## WRITTEN TASK
Copy out the lines of the rows from their very start down to and including the line holding "which one is farthest from the green", leaving out any pictures.
-- begin TASK MATERIAL --
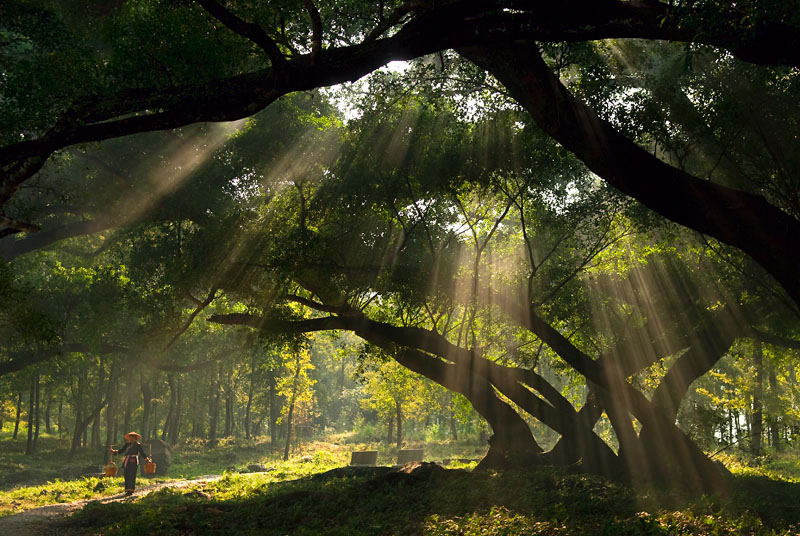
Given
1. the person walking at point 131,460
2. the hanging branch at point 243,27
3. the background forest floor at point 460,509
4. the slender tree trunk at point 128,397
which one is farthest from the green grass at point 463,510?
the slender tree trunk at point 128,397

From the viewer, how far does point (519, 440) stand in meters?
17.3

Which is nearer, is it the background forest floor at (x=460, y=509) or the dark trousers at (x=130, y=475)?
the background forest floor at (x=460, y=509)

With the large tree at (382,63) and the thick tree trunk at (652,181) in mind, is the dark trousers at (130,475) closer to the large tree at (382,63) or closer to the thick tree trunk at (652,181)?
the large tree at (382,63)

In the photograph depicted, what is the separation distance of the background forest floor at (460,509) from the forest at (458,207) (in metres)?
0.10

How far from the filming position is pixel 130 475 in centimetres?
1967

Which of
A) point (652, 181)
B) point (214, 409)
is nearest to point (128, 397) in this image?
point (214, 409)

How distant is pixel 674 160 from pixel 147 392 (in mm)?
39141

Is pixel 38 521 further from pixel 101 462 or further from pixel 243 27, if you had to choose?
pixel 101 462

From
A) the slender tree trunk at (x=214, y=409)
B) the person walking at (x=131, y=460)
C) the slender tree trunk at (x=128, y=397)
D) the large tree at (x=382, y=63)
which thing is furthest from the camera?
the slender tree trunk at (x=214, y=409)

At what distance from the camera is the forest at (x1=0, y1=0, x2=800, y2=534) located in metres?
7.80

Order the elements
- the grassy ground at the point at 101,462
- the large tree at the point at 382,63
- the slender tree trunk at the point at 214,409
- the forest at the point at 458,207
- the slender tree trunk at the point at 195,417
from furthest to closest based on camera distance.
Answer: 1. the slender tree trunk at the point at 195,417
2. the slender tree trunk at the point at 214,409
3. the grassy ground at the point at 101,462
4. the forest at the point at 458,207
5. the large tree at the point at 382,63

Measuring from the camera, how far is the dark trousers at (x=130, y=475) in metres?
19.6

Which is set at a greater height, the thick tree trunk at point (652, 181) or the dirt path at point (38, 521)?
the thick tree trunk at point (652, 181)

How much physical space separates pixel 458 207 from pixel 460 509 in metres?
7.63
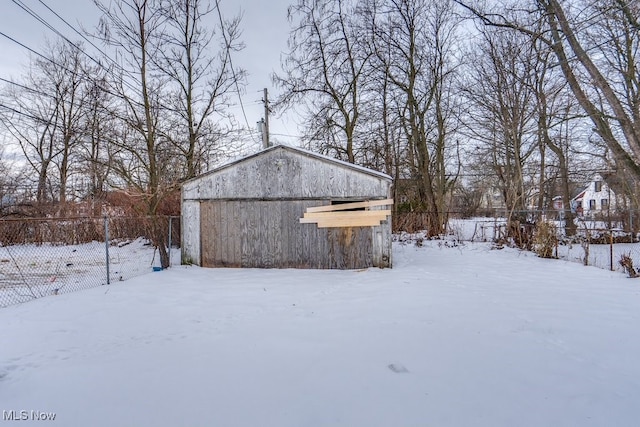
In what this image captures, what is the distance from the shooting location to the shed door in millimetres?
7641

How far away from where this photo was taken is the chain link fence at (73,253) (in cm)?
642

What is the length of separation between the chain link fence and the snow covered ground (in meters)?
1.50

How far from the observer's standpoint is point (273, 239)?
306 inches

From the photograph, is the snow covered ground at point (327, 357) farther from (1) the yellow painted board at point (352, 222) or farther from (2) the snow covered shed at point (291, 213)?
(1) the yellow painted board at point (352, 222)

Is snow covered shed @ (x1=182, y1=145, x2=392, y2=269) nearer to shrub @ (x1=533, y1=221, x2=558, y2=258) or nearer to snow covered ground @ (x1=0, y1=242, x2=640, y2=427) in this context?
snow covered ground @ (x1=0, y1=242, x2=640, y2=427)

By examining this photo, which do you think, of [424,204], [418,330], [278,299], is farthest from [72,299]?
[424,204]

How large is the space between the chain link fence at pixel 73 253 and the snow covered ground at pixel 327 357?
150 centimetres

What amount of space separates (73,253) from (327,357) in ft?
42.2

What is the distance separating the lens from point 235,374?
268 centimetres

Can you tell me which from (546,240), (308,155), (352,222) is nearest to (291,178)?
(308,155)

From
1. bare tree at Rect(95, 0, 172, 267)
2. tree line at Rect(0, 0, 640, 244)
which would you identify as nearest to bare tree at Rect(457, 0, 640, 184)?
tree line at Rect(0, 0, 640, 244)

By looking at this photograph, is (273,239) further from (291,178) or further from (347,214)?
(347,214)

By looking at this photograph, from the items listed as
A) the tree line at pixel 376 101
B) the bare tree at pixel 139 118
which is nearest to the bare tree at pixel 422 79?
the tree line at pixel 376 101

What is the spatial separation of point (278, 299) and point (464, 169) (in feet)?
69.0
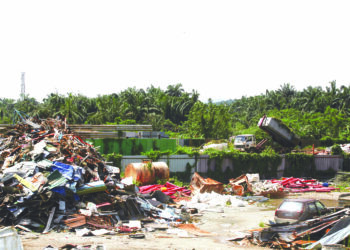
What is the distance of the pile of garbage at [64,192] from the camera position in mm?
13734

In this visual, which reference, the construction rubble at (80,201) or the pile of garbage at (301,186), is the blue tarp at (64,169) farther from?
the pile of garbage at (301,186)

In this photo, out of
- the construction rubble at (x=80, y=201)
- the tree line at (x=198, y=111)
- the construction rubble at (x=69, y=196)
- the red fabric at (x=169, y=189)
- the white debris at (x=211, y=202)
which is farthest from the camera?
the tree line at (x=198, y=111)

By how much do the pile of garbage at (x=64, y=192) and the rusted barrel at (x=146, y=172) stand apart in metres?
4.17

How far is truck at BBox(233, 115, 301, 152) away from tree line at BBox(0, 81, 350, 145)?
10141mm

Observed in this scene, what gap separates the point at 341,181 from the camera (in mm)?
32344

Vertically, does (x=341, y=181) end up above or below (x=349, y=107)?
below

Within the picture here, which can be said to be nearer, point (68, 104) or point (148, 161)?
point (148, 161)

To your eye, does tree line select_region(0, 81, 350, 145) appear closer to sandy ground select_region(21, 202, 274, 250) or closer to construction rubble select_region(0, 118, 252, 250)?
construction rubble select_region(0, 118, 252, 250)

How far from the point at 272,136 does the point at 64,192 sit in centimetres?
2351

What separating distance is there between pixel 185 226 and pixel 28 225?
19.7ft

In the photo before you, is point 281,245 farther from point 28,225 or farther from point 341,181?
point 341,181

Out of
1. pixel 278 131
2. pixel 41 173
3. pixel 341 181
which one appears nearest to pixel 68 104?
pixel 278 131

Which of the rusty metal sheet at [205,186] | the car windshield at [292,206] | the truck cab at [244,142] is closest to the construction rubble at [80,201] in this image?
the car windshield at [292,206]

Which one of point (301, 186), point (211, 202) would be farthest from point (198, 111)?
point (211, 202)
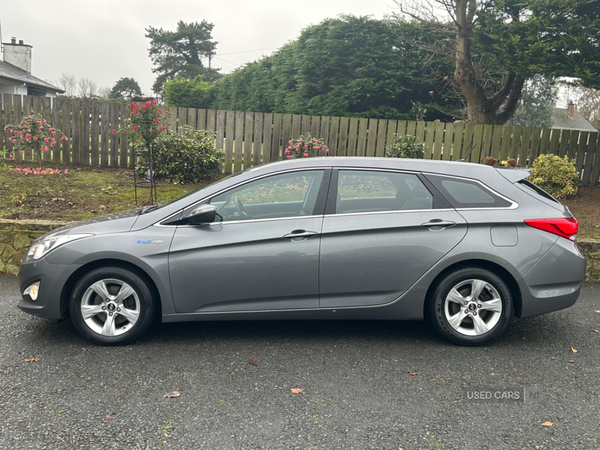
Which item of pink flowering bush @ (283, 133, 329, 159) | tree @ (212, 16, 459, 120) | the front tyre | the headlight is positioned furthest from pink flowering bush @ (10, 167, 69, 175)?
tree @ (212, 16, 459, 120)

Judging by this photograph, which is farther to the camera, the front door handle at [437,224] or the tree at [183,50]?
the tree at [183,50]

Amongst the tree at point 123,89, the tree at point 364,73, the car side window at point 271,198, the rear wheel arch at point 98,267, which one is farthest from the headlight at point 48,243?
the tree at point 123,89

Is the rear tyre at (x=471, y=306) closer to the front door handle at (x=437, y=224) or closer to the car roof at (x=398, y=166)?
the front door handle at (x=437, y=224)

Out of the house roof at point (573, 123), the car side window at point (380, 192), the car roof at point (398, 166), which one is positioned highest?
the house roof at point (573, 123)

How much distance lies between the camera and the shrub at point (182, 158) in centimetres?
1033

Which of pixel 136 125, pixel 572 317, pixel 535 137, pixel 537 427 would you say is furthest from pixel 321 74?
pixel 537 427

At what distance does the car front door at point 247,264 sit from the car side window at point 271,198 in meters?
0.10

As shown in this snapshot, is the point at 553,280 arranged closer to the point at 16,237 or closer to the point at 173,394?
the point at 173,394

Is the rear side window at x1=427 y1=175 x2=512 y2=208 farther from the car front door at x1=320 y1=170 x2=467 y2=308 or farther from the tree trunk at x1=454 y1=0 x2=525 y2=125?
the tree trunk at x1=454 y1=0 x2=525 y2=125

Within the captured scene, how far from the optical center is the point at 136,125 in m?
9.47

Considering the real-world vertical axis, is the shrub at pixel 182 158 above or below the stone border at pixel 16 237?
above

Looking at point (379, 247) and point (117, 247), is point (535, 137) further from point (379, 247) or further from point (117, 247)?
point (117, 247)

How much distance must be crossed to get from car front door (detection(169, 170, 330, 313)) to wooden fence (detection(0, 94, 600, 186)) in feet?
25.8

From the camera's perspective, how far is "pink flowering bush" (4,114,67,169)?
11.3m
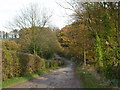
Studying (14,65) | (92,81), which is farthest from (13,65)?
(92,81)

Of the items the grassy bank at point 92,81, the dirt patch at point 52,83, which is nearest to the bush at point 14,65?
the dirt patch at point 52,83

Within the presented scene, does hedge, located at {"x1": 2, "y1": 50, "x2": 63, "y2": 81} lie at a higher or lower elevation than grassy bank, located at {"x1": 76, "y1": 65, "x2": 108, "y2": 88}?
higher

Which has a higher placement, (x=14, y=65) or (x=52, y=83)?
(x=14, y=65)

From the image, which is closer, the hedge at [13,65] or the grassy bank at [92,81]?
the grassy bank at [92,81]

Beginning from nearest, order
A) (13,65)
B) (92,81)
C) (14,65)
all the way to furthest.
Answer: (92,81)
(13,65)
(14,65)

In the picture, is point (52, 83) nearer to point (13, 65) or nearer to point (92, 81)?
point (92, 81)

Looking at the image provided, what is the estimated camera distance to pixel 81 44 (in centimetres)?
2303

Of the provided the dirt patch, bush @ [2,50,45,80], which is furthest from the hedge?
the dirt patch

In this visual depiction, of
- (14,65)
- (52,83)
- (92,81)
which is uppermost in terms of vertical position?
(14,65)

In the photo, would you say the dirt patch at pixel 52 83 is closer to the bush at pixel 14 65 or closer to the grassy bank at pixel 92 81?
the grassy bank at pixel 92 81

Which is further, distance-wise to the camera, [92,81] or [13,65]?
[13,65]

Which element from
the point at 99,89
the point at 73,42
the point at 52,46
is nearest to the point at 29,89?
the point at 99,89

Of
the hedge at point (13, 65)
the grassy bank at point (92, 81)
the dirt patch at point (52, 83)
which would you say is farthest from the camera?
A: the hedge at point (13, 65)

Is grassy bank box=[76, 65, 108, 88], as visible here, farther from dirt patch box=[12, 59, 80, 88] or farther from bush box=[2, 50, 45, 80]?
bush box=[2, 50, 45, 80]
-- end TASK MATERIAL --
## RESPONSE TO THIS TASK
Given
1. the person walking at point 131,460
2. the hanging branch at point 243,27
3. the background forest floor at point 460,509
4. the slender tree trunk at point 128,397
which one is farthest from the green grass at point 463,510?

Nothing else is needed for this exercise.